-------- Texto de origem --------

O excesso de despesa pública não pode ser atacado apenas com cortes no investimento público, que afetam o crescimento económico e o emprego, com reduções conjunturais na despesa corrente, que não têm efeitos continuados, ou com ganhos de eficiência no funcionamento dos serviços, pois sempre há limites para eles. Importa ver, por isso, onde se podem fazer poupanças estruturais, sem prejudicar a qualidade dos serviços públicos, ou até melhorando-a.

Um dos setores onde se pode obter uma considerável redução estrutural da despesa pública é a administração local, através da diminuição do número de autarquias territoriais, bem como do número de membros dos seus órgãos executivos.

É indesmentível que existem numerosos municípios e freguesias com população diminuta, abaixo do limiar que deveria ser considerado mínimo, especialmente por efeito da deslocação das populações das zonas rurais e dos centros urbanos. Freguesias com escassas centenas de moradores e municípios com poucos milhares de habitantes deveriam ser fundidos ou incorporados nas freguesias ou municípios confinantes com que tenham mais afinidade, de acordo com critérios gerais objetivos antecipadamente definidos.

--------

◆ Exercícios propostos:
1. Reescreva tudo desde "Um dos setores" até "seus órgãos executivos." no texto de origem, trocando "autarquias" por "entidades".
2. Responda com base no texto de origem:
(a) Que efeitos têm os cortes no investimento público?
(b) Em que setor se pode obter uma considerável redução estrutural da despesa pública?
(c) Que deveria acontecer às freguesias com escassas centenas de moradores e aos municípios com poucos milhares de habitantes?
As linhas que se seguem provêm de uma fonte diferente da do texto de origem.

-------- Linhas fornecidas --------

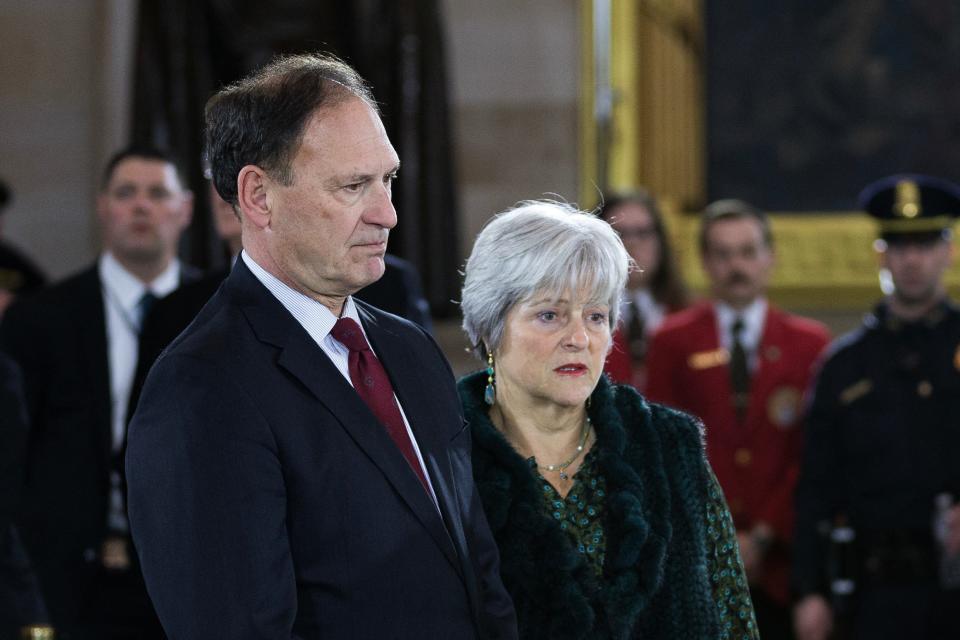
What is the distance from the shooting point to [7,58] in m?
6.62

--------
-------- Linhas fornecidas --------

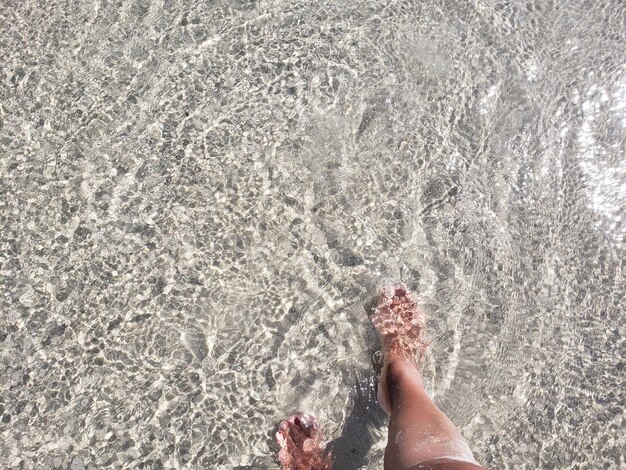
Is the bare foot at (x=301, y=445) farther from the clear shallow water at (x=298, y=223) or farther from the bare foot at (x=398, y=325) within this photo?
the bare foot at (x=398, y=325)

--------

◆ Resolução dos exercícios:
1.
Um dos setores onde se pode obter uma considerável redução estrutural da despesa pública é a administração local, através da diminuição do número de entidades territoriais, bem como do número de membros dos seus órgãos executivos.

2.
(a) Afetam o crescimento económico e o emprego.
(b) Na administração local.
(c) Deveriam ser fundidos ou incorporados nas freguesias ou municípios confinantes com que tenham mais afinidade, de acordo com critérios gerais objetivos antecipadamente definidos.